By Ken Murphy, COO, Impact Power Technologies
In the fight against shrinkage, retailers need to analyze all areas of their business, especially the tools used to power up their communications and inventory management equipment.
Shrinkage continues to be one of the biggest issues retailers face. According to the 2015 Retail Fraud Survey, retailers lost an estimated $60.1 billion as a result of shrinkage ranging from employee theft to return fraud. Loss prevention is key to mitigating this, as is a well-maintained inventory control system. Combined, these two components can help retailers save money and reduce losses.

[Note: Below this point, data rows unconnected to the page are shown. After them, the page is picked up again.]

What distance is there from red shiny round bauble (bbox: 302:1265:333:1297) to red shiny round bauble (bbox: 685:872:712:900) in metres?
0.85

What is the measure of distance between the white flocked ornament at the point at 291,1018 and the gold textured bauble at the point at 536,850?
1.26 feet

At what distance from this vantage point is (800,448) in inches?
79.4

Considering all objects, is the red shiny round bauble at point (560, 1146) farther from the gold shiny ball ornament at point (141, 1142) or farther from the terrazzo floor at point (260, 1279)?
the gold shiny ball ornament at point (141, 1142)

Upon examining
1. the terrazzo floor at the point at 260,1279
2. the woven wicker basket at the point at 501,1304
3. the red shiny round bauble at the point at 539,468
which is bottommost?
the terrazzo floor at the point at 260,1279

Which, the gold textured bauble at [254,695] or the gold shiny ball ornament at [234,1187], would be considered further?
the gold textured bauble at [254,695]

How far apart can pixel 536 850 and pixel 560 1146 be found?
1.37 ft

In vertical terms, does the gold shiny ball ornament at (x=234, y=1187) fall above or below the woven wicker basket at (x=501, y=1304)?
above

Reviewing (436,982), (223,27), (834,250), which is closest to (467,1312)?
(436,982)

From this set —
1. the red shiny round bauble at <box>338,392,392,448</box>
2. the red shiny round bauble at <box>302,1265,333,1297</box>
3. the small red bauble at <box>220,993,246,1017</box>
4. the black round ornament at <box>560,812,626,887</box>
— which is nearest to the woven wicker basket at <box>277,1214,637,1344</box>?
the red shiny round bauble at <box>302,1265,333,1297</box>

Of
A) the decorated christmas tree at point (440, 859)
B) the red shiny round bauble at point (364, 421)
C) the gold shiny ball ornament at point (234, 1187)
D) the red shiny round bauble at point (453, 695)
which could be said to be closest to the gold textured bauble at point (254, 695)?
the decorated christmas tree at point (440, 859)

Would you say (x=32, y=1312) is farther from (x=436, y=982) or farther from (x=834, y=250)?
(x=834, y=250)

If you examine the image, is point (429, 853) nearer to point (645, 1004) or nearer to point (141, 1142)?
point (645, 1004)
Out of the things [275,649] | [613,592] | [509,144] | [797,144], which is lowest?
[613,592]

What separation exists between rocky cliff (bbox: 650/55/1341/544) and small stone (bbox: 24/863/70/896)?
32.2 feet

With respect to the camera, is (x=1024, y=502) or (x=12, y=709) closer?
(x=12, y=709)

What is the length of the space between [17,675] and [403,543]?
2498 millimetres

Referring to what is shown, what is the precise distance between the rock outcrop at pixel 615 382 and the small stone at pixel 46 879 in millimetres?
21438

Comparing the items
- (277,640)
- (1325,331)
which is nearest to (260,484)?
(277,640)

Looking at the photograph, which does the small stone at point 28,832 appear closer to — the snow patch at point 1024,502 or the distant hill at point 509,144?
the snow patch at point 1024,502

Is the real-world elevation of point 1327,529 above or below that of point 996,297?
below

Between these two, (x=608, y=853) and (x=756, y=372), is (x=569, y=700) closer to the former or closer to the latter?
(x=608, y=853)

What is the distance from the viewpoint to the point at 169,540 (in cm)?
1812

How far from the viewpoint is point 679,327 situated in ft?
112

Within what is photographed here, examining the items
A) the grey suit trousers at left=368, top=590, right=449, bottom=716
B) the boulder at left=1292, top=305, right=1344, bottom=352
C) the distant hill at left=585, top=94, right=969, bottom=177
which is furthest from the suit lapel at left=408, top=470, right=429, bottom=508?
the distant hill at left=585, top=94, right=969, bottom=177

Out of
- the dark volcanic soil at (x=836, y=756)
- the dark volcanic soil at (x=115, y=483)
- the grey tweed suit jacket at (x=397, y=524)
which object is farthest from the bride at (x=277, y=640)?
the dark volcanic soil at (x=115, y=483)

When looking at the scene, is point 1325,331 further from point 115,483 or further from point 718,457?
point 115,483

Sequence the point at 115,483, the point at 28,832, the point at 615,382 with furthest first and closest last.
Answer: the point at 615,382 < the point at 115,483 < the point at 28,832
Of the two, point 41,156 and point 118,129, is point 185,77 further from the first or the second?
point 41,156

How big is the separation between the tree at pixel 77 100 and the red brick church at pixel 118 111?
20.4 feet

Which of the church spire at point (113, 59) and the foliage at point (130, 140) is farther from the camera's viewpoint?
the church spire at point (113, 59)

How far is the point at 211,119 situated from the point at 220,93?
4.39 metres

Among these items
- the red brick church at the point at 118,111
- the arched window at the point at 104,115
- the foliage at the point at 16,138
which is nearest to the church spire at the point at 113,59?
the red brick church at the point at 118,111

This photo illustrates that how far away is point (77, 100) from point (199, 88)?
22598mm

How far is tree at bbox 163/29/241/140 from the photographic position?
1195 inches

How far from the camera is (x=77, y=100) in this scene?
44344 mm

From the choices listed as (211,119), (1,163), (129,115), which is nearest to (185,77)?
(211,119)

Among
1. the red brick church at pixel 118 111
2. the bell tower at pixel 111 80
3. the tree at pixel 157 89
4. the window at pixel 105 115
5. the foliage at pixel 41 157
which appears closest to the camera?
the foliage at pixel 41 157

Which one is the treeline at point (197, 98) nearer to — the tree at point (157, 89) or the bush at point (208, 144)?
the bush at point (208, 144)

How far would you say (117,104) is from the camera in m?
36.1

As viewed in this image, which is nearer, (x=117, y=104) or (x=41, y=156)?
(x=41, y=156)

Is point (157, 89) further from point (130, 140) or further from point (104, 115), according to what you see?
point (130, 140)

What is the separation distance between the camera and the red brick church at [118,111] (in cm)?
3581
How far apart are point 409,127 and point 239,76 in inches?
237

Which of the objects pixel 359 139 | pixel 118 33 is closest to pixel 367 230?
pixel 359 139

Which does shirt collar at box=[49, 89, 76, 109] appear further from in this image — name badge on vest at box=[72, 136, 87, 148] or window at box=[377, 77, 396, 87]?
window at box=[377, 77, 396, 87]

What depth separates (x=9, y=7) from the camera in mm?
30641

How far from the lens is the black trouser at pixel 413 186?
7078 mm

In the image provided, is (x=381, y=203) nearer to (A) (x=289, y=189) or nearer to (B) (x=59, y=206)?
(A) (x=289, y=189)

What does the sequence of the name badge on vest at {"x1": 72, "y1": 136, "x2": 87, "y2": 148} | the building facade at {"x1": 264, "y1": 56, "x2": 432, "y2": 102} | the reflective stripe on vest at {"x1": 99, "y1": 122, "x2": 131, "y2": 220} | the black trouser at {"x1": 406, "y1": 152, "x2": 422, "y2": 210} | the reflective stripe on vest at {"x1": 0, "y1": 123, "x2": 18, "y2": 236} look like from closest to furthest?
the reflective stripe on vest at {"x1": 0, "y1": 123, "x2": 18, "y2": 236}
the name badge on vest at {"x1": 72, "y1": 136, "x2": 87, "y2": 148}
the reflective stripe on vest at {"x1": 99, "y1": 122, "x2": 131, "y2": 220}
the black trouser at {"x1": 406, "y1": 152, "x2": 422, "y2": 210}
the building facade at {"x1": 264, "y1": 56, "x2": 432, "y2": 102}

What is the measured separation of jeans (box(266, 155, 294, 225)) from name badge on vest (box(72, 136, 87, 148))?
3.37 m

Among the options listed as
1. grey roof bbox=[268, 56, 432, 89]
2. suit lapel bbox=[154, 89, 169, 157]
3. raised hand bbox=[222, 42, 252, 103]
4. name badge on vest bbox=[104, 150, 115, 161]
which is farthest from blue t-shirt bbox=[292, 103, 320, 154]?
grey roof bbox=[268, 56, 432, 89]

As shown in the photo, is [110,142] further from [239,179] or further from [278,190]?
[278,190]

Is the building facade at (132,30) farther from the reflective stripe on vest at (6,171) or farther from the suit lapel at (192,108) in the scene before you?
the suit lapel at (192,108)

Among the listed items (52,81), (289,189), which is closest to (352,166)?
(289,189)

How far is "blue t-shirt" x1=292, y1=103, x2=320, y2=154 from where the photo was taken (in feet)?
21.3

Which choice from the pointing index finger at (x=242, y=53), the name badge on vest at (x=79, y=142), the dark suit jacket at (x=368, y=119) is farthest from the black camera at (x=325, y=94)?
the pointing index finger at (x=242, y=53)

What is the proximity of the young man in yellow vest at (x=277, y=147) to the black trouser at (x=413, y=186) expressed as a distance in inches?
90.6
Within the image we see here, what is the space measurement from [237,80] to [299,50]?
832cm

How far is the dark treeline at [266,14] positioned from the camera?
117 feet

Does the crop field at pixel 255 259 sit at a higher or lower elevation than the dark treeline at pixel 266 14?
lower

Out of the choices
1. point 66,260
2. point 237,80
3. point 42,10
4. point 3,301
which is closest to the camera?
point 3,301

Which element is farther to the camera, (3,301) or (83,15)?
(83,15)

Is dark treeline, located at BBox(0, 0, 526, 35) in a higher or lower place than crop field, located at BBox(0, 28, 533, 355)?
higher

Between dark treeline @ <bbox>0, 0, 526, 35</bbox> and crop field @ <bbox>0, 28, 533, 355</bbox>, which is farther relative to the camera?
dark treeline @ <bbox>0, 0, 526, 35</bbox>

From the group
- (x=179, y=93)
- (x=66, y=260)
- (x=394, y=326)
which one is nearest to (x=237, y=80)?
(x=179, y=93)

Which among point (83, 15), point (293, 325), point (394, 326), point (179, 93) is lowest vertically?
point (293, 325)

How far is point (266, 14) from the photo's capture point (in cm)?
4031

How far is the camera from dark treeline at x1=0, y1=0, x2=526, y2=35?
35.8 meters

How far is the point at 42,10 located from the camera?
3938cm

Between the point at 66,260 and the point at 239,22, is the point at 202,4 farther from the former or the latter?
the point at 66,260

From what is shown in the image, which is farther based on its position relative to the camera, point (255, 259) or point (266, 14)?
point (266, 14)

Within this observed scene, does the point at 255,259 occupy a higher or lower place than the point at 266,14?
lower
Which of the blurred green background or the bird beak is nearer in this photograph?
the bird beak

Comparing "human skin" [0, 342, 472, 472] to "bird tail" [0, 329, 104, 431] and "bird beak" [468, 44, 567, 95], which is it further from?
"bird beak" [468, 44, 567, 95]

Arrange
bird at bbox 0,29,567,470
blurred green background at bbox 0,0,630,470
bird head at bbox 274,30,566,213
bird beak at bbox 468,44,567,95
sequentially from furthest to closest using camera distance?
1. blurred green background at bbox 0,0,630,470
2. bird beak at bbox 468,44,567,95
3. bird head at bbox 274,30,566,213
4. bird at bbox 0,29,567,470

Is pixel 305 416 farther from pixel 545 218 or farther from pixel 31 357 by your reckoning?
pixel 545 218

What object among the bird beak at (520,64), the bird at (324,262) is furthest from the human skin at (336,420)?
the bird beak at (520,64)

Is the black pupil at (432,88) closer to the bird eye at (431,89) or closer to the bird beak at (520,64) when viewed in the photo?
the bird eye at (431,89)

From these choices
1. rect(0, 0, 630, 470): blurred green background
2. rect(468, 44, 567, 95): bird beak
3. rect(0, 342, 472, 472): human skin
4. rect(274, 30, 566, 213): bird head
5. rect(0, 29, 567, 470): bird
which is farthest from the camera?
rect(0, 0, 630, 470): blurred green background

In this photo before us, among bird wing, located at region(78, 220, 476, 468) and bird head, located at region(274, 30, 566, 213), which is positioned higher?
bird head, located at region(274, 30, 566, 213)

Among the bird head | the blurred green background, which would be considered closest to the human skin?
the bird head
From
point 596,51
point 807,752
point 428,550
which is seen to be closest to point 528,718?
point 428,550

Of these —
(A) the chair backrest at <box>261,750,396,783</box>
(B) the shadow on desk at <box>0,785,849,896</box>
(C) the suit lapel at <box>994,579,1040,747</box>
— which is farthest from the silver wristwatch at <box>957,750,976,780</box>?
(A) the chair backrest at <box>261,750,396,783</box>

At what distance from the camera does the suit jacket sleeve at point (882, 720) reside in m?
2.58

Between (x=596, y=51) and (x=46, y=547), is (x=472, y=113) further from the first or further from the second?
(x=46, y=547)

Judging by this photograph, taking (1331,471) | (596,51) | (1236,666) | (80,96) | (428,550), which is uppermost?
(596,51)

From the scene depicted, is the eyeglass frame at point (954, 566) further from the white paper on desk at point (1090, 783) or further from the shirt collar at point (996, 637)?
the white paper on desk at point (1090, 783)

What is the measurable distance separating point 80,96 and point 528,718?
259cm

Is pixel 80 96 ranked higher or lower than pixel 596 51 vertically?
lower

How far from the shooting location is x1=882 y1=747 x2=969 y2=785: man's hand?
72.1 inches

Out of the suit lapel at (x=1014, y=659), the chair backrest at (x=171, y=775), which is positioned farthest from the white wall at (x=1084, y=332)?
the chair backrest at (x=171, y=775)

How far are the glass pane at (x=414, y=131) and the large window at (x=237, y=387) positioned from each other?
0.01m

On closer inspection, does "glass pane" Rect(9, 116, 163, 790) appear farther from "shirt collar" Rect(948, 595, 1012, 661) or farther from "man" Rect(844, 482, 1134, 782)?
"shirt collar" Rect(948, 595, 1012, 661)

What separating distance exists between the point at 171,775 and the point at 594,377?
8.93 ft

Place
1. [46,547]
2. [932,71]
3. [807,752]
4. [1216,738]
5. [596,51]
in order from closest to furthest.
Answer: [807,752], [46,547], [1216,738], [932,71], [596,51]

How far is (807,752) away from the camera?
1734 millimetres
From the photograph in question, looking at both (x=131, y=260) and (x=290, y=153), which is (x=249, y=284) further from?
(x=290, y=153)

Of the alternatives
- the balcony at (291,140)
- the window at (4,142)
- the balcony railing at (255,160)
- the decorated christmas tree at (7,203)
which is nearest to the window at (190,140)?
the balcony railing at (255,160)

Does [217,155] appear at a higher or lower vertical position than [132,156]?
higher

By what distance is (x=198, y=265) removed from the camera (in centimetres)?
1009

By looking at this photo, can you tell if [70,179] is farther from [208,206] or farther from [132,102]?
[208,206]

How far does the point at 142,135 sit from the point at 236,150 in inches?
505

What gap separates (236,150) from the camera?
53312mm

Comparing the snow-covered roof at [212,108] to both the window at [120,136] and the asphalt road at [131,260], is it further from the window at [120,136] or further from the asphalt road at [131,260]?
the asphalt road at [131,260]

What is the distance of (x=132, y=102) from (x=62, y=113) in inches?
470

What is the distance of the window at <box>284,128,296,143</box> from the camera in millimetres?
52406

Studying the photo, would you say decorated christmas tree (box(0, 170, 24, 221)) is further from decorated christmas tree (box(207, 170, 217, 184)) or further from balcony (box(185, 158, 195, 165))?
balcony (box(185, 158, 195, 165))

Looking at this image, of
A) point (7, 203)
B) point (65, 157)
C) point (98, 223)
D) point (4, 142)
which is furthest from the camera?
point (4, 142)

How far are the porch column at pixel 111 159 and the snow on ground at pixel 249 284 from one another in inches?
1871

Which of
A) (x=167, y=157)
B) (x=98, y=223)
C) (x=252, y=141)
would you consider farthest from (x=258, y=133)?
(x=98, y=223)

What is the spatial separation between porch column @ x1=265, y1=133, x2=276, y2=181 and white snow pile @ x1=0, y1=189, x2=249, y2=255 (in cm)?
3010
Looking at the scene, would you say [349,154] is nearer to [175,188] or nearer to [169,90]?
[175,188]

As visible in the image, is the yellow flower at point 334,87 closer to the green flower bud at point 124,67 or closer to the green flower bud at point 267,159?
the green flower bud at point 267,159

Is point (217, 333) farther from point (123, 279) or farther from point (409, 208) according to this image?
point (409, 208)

Today’s economy is forcing retailers to watch every penny and financial discrepancies or mistakes are simply unaffordable and unacceptable. Brick-and-mortar stores are especially feeling the pain due to the rising trend of ecommerce and the convenience of online shopping. However, most managers overlook two very essential pieces of their stores’ operations that would help prevent losses: unhindered communications and more effective tools for behind-the-scenes control.
Let’s first look at the loss prevention side. There is no question that prioritizing shrinkage prevention is a major step in combatting the problem. Empowering store employees and the LP/asset protection team with the responsibility to speak up if they see something suspicious is vital in creating a strong front. However, certain situations require an instant response that can be delayed by inhibited communications.